Le sapeur-pompier s’infiltra par l’embouchure recouverte d’une pellicule de

détritus en décomposition. L’odeur le dégouta un instant mais maintenant il en

avait presque l’habitude, c’était sa cinquième intervention  de la sorte depuis le début du mois.

    Il avait l’impression d’être un spéléologue dans ce tunnel noir sauf que celui-ci était en taule.

    Des cafards rampaient sur les parois verticales et glissantes, lui, était comme une araignée suspendue au bout de son fil. Il s’approchait de son objectif, lentement mais surement.

-         Je l’ai.

Et sa poigne ne lâcha pas.

5.

    Enrobé d’une couverture de survie, le bambin avait retrouvé sa béatitude. Il

suçait son pouce dans les bras de Balthazar, l’homme qui l’avait tiré du conduit

d’ordure.

-         Passe le moi un peu, demanda Melchior, le second des trois sapeurs-pompiers

qui avait participé au sauvetage.

    Le gyrophare du fourgon clignotant dans la nuit ressemblait à une étoile filante sur le périphérique qui les conduisait aux urgences de l’hôpital le plus proche.

6.

    Dans sa cage de verre le protégeant des agressions extérieures, le bambin

souriait  malgré le tube en plastique qui lui entrait dans le nez.

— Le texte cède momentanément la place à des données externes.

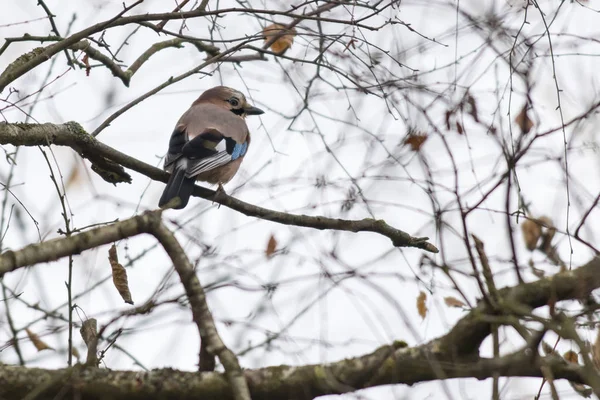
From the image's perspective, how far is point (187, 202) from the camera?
6078 mm

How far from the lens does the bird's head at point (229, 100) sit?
8578 millimetres

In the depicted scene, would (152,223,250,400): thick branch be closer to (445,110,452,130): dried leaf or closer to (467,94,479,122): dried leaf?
(467,94,479,122): dried leaf

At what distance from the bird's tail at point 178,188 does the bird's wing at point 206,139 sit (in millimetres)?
67

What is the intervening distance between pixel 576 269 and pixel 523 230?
2402mm

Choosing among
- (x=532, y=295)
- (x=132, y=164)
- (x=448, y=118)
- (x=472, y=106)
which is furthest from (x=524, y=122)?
(x=132, y=164)

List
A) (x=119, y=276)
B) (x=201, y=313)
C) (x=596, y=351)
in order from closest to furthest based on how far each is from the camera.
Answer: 1. (x=201, y=313)
2. (x=596, y=351)
3. (x=119, y=276)

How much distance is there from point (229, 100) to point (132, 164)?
11.2ft

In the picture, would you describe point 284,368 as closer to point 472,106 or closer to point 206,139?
point 472,106

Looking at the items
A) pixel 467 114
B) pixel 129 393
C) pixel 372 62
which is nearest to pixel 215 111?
pixel 372 62

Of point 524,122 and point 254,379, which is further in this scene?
point 254,379

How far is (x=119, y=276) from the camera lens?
4270 mm

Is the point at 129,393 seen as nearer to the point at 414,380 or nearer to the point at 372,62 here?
the point at 414,380

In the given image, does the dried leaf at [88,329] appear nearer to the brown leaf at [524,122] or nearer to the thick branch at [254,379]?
the thick branch at [254,379]

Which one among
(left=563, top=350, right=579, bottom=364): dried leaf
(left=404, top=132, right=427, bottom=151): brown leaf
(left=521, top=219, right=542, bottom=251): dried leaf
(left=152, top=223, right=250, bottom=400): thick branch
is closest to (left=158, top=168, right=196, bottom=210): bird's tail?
(left=404, top=132, right=427, bottom=151): brown leaf
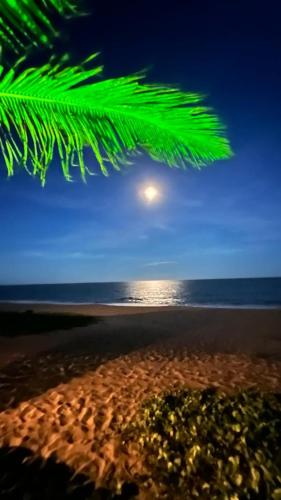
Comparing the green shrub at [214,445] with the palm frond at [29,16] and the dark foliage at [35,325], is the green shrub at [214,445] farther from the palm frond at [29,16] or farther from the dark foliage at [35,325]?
the dark foliage at [35,325]

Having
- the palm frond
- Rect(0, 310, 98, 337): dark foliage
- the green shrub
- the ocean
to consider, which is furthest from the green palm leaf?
the ocean

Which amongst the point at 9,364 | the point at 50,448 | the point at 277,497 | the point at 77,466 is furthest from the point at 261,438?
the point at 9,364

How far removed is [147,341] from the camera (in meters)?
13.8

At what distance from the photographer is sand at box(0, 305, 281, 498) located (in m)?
5.06

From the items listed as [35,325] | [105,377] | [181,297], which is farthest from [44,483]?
[181,297]

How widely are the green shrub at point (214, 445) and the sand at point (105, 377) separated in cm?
46

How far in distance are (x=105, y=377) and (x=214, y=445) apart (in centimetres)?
481

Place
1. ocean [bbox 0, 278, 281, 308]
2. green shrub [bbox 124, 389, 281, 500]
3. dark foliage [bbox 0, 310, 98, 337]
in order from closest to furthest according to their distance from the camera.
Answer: green shrub [bbox 124, 389, 281, 500] → dark foliage [bbox 0, 310, 98, 337] → ocean [bbox 0, 278, 281, 308]

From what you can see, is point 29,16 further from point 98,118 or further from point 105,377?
point 105,377

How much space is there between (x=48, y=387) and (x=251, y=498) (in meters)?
5.73

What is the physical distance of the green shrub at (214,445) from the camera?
12.3 ft

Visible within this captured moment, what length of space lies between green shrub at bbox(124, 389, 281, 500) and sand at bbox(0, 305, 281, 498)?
0.46 meters

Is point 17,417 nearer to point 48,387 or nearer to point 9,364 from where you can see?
point 48,387

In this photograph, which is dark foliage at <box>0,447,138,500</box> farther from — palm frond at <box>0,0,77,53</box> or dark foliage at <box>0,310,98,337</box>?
dark foliage at <box>0,310,98,337</box>
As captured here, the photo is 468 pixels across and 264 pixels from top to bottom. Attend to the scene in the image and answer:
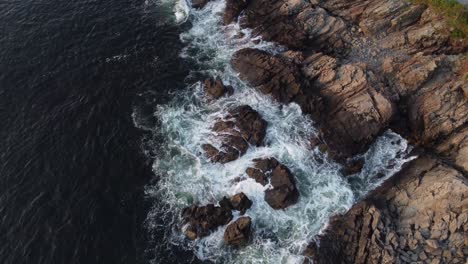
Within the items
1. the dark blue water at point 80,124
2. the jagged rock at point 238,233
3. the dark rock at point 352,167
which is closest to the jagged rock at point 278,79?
the dark rock at point 352,167

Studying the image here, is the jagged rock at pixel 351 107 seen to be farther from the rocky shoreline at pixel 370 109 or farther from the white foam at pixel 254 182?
the white foam at pixel 254 182

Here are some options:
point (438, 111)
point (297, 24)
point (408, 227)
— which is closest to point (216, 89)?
point (297, 24)

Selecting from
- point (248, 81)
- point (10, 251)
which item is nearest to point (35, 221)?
point (10, 251)

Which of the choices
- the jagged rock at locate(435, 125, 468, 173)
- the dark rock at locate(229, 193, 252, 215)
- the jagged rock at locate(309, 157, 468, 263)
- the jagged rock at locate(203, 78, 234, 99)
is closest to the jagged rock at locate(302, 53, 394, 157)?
the jagged rock at locate(435, 125, 468, 173)

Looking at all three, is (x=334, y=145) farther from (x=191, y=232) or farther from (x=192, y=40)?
(x=192, y=40)

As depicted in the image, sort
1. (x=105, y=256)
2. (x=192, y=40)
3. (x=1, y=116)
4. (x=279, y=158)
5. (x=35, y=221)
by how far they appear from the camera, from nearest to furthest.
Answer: (x=105, y=256), (x=35, y=221), (x=279, y=158), (x=1, y=116), (x=192, y=40)
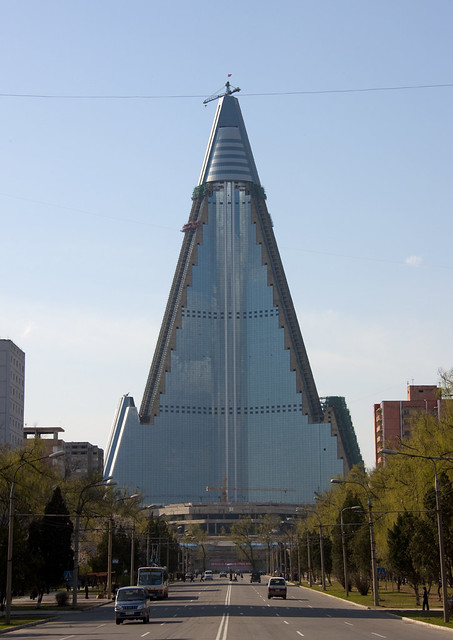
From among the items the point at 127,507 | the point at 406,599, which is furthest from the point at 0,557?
the point at 127,507

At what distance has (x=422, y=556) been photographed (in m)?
60.8

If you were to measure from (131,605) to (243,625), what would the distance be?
7.29 metres

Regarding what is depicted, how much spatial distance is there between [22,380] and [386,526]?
11157cm

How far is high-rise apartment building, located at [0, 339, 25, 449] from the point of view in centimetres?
16400

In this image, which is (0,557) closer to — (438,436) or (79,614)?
(79,614)

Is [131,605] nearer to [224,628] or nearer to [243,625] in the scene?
[243,625]

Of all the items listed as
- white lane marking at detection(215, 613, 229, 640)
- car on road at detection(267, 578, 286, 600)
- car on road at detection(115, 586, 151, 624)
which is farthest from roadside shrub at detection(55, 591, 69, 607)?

    Comme aux anges, deux infirmières étaient penchées sur ce simulacre de

berceau.

-         Comment va-t-on l’appeler ce petit chéri, dit l’une d’elle.

-         Cela me semble pourtant évident, répondit l’autre en montrant les petites

cicatrices que l’enfant avait à chaque main et chaque pied tels des stigmates.